***** Excerpt
Filed under art, Culture, entertainment, fantasy, horror, Publishing, science fiction, Writing

Royalty, Royalty, Blah Blah Blah!

Queen Bess might have been the last needed monarch, but then there was Cromwell.

This came out in a conversation recently, even before the whole Kate+William brouhaha, and I can say I was almost treated like a troglodyte for being an anti-monarchist (and the only one I  think) amongst monarchists. I actually was very surprised. I expected a few to be monarchists but I thought the strong monarchist movement was more of my parents’ generation than mine, or even younger people.But obviously I’m wrong.

I’ll back up a bit here. Canada is a sovereign nation. We have our independence; we have our own government. However, we are a commonwealth country, one of those countries that was once conquered by the great British Empire. Once called the British Commonwealth there are now 54 countries in this union. From Wikipedia: The member states co-operate within a framework of common values and goals as outlined in the Singapore Declaration.[1] These include the promotion of democracy, human rights, good governance, the rule of law, individual liberty, egalitarianism, free trade, multilateralism and world peace.[2] The Commonwealth is not a political union, but an intergovernmental organisation through which countries with diverse social, political and economic backgrounds are regarded as equal in status.
**********
[What this exercise asks]
A. Answer these from the post on royalty, one answer per line, marked the same way:
(i) How many countries does the post say are in the Commonwealth?
(ii) What stance did the writer take in the recent conversation?
(iii) What does the post say Canada was once conquered by?
B. In the post on royalty, why was the writer surprised by the people in the conversation? Explain in one to three sentences.
C. Carry on the post on royalty from its final sentence.
The lines that come after this text aren't needed for anything here.
***** Information supplied
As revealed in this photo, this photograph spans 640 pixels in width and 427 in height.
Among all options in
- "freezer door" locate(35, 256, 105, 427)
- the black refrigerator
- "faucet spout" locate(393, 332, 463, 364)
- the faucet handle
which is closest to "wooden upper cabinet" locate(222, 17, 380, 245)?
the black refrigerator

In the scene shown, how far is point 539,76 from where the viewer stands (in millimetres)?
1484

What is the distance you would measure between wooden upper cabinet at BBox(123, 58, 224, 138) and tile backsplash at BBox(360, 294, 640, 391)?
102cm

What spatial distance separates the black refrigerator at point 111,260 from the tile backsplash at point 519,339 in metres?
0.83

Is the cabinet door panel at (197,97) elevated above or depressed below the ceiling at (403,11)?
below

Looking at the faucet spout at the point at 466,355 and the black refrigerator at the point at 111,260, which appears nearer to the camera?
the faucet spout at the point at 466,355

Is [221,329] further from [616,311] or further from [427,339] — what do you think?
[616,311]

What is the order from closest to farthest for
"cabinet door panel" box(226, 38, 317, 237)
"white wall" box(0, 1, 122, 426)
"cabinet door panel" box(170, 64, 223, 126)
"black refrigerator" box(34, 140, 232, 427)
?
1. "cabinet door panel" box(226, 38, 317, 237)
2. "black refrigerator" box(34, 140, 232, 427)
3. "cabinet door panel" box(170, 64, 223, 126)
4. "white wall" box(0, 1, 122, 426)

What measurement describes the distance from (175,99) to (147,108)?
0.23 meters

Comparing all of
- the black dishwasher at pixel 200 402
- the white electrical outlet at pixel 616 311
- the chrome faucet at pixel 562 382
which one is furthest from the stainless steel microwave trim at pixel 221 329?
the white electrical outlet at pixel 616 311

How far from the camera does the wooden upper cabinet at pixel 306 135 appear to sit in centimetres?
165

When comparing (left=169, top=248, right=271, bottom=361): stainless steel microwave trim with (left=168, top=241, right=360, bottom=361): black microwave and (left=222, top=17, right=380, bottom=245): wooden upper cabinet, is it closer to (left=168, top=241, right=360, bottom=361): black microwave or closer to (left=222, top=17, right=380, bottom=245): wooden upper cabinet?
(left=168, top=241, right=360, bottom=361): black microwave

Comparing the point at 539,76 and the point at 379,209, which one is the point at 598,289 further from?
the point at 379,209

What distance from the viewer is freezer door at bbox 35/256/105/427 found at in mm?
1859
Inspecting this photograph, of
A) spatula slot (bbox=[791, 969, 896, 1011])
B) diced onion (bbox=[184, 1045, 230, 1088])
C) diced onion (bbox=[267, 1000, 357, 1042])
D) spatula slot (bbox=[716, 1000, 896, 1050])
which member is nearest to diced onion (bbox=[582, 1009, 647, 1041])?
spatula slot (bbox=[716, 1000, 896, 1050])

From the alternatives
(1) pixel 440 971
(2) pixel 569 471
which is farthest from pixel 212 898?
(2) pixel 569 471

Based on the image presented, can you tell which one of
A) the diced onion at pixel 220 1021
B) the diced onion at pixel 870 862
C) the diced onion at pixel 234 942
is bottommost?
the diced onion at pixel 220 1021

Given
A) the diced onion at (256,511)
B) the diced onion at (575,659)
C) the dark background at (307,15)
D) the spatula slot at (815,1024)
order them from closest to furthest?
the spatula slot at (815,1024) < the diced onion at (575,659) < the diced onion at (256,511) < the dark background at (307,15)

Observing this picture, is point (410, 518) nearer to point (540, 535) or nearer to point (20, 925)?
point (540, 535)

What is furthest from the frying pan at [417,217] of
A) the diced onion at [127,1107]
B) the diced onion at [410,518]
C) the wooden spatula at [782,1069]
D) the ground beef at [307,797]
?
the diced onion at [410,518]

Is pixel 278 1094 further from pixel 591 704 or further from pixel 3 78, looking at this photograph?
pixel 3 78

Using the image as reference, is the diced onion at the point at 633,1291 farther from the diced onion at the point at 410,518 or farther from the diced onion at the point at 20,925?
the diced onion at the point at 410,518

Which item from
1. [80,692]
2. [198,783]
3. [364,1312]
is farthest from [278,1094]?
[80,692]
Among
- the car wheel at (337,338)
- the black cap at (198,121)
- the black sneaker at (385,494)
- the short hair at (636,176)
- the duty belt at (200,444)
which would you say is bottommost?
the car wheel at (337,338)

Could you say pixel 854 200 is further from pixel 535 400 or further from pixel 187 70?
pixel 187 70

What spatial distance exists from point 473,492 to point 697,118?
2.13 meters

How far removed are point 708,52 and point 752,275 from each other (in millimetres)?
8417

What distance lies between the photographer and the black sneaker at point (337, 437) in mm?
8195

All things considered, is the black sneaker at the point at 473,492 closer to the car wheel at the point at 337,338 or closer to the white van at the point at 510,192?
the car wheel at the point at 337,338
**********
[Solved tasks]
A.
(i) 54
(ii) Anti-monarchist
(iii) The great British Empire

B. The writer had expected only a few of them to be monarchists. The writer believed the strong monarchist movement belonged more to the parents' generation than to the writer's own generation or to younger people.

C.
These supposed independent member states still seem to pay a lot of lip service to the British royalty. The queen’s head adorns Canada’s coins. We have a governor-general who represents the queen in Canada and actually is head of the military. And heaven and hell forbid if we actually still pay tithes to Great Britain. Even in the British Isles, the royalty is not the governing body because there is a parliament and a prime minister. To some, we’re probably still considered the “colonies” though that ended with confederation in 1867. Interestingly those former members of the Commonwealth who did not join in this web of goodwill, and most likely because of the extended obeisance, were many of the Arab or Middle Eastern countries. Some of them still have their own royalty.

So…back to Kate and William’s engagement. The media is already referring to her as a commoner, which means common people, the masses, the hoi polloi, or you and me. It means everyone who has not gained their position by blood, inherited it through some divine right. Family business is one thing but even new popes are voted upon, but royalty are not. I could be the stupidest bump on a log or even a murdering rapist and if my parents were kings and queens, then I too would be royalty. There were rumors, never substantiated, that Jack the Ripper was the Duke of Clarence at the time. However since Jack was never caught we can speculate forever.

What we have are people who are idolized and fawned over because they are royalty. And royalty these days are people who get to be so because mummy and daddy were. No working for the position, nor being elected to it. Just because their great great ancestor had a bigger army or poisoned more people makes them royalty forever. Wow. When someone names me royalty I’ll get to make my heirs royal and make their life hell (note Princess Diana’s unhappiness while she was alive) as they live up to royal expectations. There are a few hoops, even for the rich (unless you’re Paris Hilton).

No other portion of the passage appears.